L'etica politica si occupa delle azioni con cui gli individui di una comunità politicamente organizzata (lo Stato, il Comune, ecc.) modellano la loro vita insieme in termini costituzionali, legali, amministrativi, economici, educativi, sanitari, ecc. Queste azioni provengono da organi legislativi o di governo, o da individui che esercitano una funzione di governo, ma sono propriamente azioni della comunità politica che, attraverso i suoi rappresentanti eletti, si dà una forma o un'altra. Così, ad esempio, le leggi che regolano l'istruzione universitaria, o il sistema sanitario, o la tassazione, ecc. sono leggi dello Stato, e non dei deputati Giovanni e Paolo, anche se ne sono stati i promotori.
Il criterio con cui l'etica politica valuta queste azioni della comunità è la loro maggiore o minore conformità al fine per cui gli individui volevano e vogliono tuttora vivere insieme in una società organizzata. Questo fine è chiamato bene comune politico (più semplicemente, ma in modo molto meno accurato, si potrebbe anche chiamare un benessere generale). In breve, l'etica politica considera moralmente buone quelle azioni dell'apparato pubblico (statale, autonomo, comunale, ecc.) che sono conformi e promuovono il bene comune politico, mentre considera moralmente cattive quelle che danneggiano o si oppongono a tale bene.
Naturalmente, ora stiamo parlando di morale politica, che non coincide esattamente con la morale di cui si occupa l'etica personale, anche se è legata ad essa, a volte molto strettamente. In effetti, le azioni politicamente immorali a volte derivano dalla disonestà personale... ma non sempre. Possono anche derivare da semplice incompetenza, o da categorie ideologiche, o da concezioni economiche errate che alcuni sostengono in buona fede. Per l'etica politica, non è tanto la buona (o cattiva) fede a essere decisiva, quanto piuttosto il conformismo e la promozione del benessere generale.

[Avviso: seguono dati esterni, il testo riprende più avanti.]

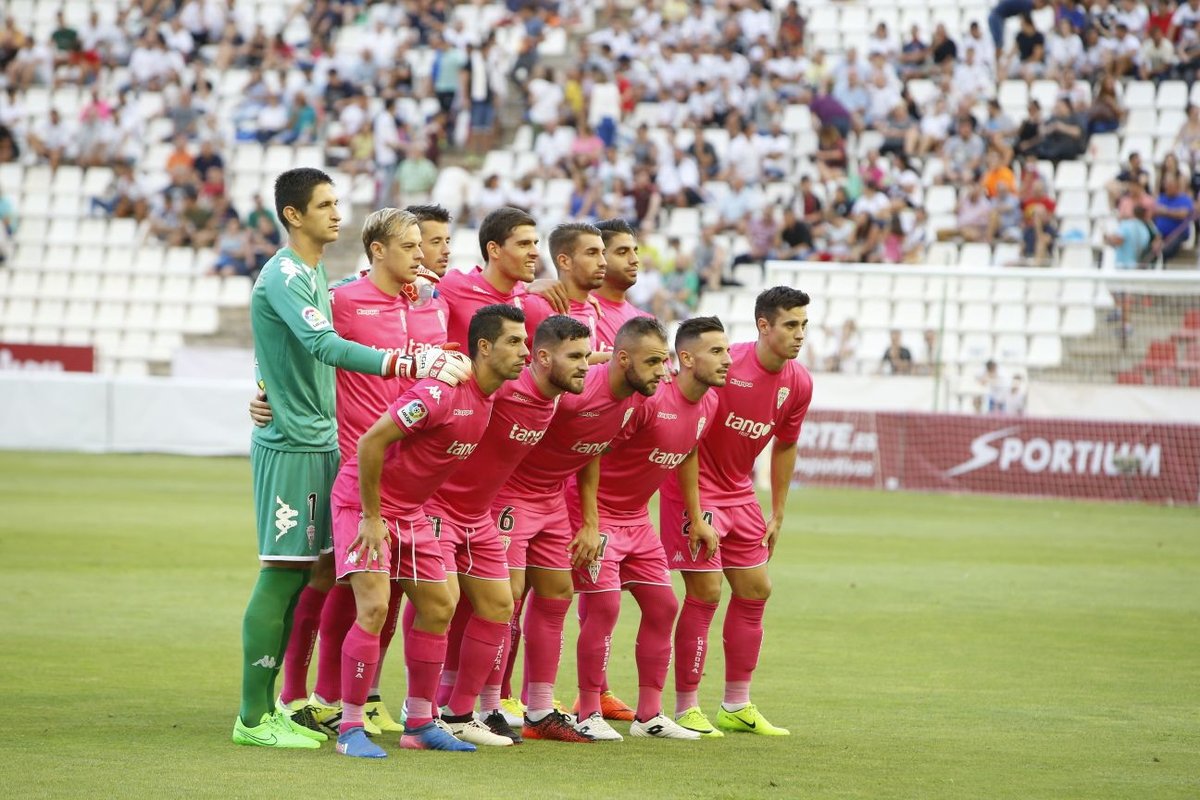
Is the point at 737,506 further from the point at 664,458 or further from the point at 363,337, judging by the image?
the point at 363,337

Da quanto detto sopra derivano alcuni principi di distinzione tra etica personale ed etica politica. La più ovvia è che ciascuna di queste branche dell'etica si occupa generalmente di diversi tipi di azioni: quelle dell'individuo e quelle della comunità politicamente organizzata (istituzioni legislative e di governo). Quando l'una e l'altra sembrano trattare lo stesso tipo di azioni, in realtà considerano due dimensioni della moralità formalmente diverse. Si consideri, ad esempio, che i deputati che votano una legge in parlamento sono sinceramente convinti che la nuova legge sia nell'interesse generale del loro Paese. Dopo un anno e mezzo, l'esperienza dimostra che la nuova legge è stata un male. È possibile dire che l'approvazione di questa legge è stata un male morale? Bene, dipende. Dal punto di vista del etica personaleChi, dopo essere stato informato, ha votato in buona fede non ha colpe personali e non si può dire che abbia agito in modo moralmente sbagliato. Dal punto di vista dell'etica politica, invece, si è prodotto un male etico: qualunque cosa sia accaduta nella coscienza di coloro che hanno votato a favore di quella legge, la sua contrarietà al bene comune è un dato di fatto (e lo rimarrà anche quando, nel corso degli anni, tutti i deputati che l'hanno votata saranno passati a miglior vita). La qualità morale positiva o negativa della forma data alla nostra vita comune e alla nostra collaborazione - formalmente distinta dal merito personale e dalla colpa morale - è l'oggetto specifico dell'etica politica.
Il bene personale e il bene comune politico
L'obiettivo dell'etica personale è insegnare a vivere bene; in altre parole, aiutare ogni persona a pianificare e vivere una buona vita. Questo solleva immediatamente alcune domande: con quale autorità l'"etica" può entrare nella mia esistenza per dirmi come devo vivere; un organismo esterno a me può impormi un modo di vivere?
In realtà, l'etica non è un ente esterno che vuole imporci qualcosa, ma è dentro ognuno di noi. Guardiamo per un momento alla nostra esperienza personale. Pensiamo costantemente a ciò che dovremmo fare e a ciò che dovremmo evitare; facciamo i nostri progetti, pianifichiamo la nostra vita, decidiamo quale professione vogliamo intraprendere e così via. A volte, poco o tanto tempo dopo aver preso una decisione, ci si rende conto di aver commesso un errore, ci si pente e ci si dice che, se fosse possibile tornare indietro, si prenderebbe una direzione completamente diversa. L'esperienza del rimpianto ci fa capire l'opportunità di riflettere sul ragionamento interiore che precede e prepara le nostre decisioni.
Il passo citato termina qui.